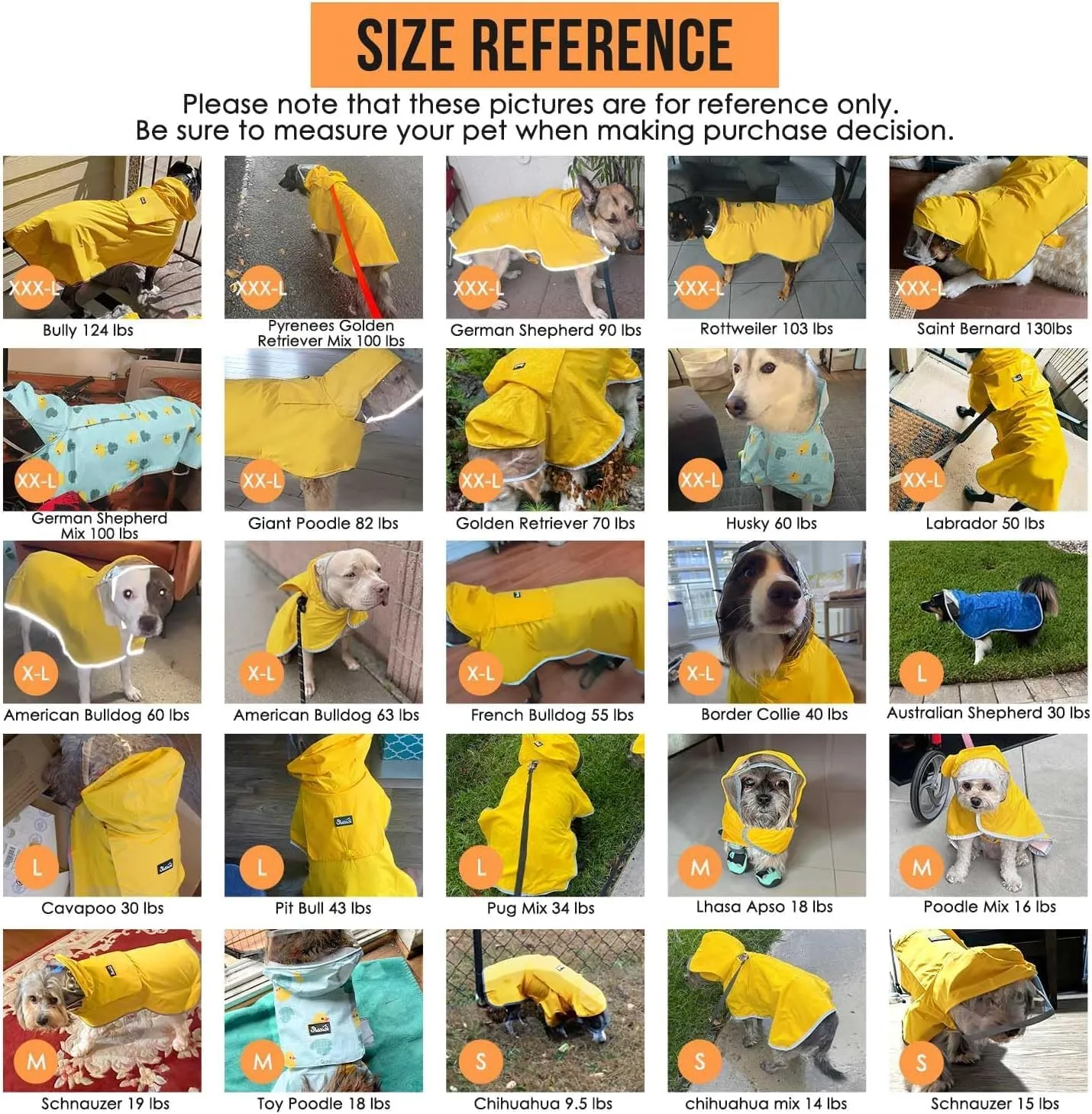 SIZE REFERENCE

Please note that these pictures are for reference only.
Be sure to measure your pet when making purchase decision.

XXX-L
Bully 124 lbs

XXX-L
Pyrenees Golden Retriever Mix 100 lbs

XXX-L
German Shepherd 90 lbs

XXX-L
Rottweiler 103 lbs

XXX-L
Saint Bernard 130lbs

XX-L
German Shepherd Mix 100 lbs

XX-L
Giant Poodle 82 lbs

XX-L
Golden Retriever 70 lbs

XX-L
Husky 60 lbs

XX-L
Labrador 50 lbs

X-L
American Bulldog 60 lbs

X-L
American Bulldog 63 lbs

X-L
French Bulldog 55 lbs

X-L
Border Collie 40 lbs

L
Australian Shepherd 30 lbs

L
Cavapoo 30 lbs

L
Pit Bull 43 lbs

L
Pug Mix 34 lbs

M
Lhasa Apso 18 lbs

M
Poodle Mix 16 lbs

M
Schnauzer 19 lbs

M
Toy Poodle 18 lbs

S
Chihuahua 9.5 lbs

S
chihuahua mix 14 lbs

S
Schnauzer 15 lbs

- _AIM OF THE TASK_
Locate the line that contains "Bully 124 lbs", then please quote it and every line after it to the end of the entries above, exactly and with nothing else.

- _EXERCISE OUTPUT_
Bully 124 lbs

XXX-L
Pyrenees Golden Retriever Mix 100 lbs

XXX-L
German Shepherd 90 lbs

XXX-L
Rottweiler 103 lbs

XXX-L
Saint Bernard 130lbs

XX-L
German Shepherd Mix 100 lbs

XX-L
Giant Poodle 82 lbs

XX-L
Golden Retriever 70 lbs

XX-L
Husky 60 lbs

XX-L
Labrador 50 lbs

X-L
American Bulldog 60 lbs

X-L
American Bulldog 63 lbs

X-L
French Bulldog 55 lbs

X-L
Border Collie 40 lbs

L
Australian Shepherd 30 lbs

L
Cavapoo 30 lbs

L
Pit Bull 43 lbs

L
Pug Mix 34 lbs

M
Lhasa Apso 18 lbs

M
Poodle Mix 16 lbs

M
Schnauzer 19 lbs

M
Toy Poodle 18 lbs

S
Chihuahua 9.5 lbs

S
chihuahua mix 14 lbs

S
Schnauzer 15 lbs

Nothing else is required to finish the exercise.